Teradata Spool issue in Recursive issue

Database

Teradata Spool issue in Recursive issue

Hi , I am facing issues during the execution of one recursive query .

means currently the query is running out of spool. 

Even table size is < 500 MB and total record is 1800 .

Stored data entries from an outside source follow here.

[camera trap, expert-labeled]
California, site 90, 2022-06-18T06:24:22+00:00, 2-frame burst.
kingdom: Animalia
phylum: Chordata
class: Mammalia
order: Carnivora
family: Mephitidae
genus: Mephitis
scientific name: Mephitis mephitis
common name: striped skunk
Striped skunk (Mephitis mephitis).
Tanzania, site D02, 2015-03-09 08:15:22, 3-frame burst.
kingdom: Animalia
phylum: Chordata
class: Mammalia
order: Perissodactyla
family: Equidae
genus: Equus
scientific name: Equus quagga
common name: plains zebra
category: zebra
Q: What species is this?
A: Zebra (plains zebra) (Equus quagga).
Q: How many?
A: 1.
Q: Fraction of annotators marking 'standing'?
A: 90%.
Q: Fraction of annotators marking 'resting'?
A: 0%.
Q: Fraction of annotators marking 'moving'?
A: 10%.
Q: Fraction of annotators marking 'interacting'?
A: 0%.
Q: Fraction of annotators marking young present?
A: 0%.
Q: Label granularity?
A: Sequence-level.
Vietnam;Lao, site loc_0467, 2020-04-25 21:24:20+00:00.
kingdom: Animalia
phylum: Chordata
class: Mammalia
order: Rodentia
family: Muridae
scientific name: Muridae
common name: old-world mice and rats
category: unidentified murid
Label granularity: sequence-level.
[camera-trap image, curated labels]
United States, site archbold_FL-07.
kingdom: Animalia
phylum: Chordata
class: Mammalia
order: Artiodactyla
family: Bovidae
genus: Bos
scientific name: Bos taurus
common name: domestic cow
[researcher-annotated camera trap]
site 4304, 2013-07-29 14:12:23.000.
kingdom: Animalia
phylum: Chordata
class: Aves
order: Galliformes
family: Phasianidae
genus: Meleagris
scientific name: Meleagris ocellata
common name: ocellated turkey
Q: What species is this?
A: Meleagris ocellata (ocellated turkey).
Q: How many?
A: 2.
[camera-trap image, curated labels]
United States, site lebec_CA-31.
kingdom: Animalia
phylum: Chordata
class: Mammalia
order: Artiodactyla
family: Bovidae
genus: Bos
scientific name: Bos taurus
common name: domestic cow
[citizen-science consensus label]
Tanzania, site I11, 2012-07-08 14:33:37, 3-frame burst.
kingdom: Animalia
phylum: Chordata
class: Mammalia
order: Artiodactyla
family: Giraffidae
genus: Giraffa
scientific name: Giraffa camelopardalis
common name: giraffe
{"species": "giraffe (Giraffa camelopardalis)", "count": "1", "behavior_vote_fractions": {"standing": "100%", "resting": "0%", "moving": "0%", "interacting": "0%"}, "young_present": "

During execution query used spool space > 1.5 TB  , can you please help me to optimize this query .

Thanks a lot in advance.

Please find below query :

INSERT INTO  DB_NAME.TAG_xyz_DAY_RESL_NBR

(

DAY_ID,

SOURCE_ID,

DAT_MAJ_TECH,

RESILIATION_NBR,

CONTENT_ID,

LINE_ID,

DEVICE_ID,

TYPE_BOX,

BOUQUET,

RESIL_CAUSE 

)

WITH RECURSIVE myquery(RESIL_CAUSE,DAY_ID ,SOURCE_ID,DAT_MAJ_TECH,

RESILIATION_NBR,CONTENT_ID ,LINE_ID ,DEVICE_ID ,TYPE_BOX ,BOUQUET,

level,path) AS

(

 select 

  (

case when T1.RESIL_CAUSE is null then '?' 

else T1.RESIL_CAUSE  END ) as RESIL_CAUSE

  , DAY_ID ,SOURCE_ID,DAT_MAJ_TECH,RESILIATION_NBR,CONTENT_ID ,

LINE_ID ,DEVICE_ID ,TYPE_BOX ,BOUQUET,

  0 as level,T1.RESIL_CAUSE as path   from DB_NAME.TAG_xyz_DAY_RESL_NBR_bkp T1

 where  T1.RESIL_CAUSE = 

 ( select min(T2.RESIL_CAUSE) from DB_NAME.TAG_xyz_DAY_RESL_NBR_bkp T2 

where T1.line_id = T2.line_id)

UNION

 ALL

 SELECT  

  (

case when T1.RESIL_CAUSE is null then '?' 

else T1.RESIL_CAUSE 

END ) as RESIL_CAUSE

  ,t1.DAY_ID ,t1.SOURCE_ID,t1.DAT_MAJ_TECH,t1.RESILIATION_NBR,

t1.CONTENT_ID ,t1.LINE_ID ,t1.DEVICE_ID ,t1.TYPE_BOX ,t1.BOUQUET,

m.level+1 as level

  ,(

case when char_length(m.path) >= char_length(T1.RESIL_CAUSE) 

and position((

case when T1.RESIL_CAUSE is null then '?' 

else T1.RESIL_CAUSE 

END ) in m.path) <> 0 then m.path 

   when char_length(m.path) < char_length(T1.RESIL_CAUSE) 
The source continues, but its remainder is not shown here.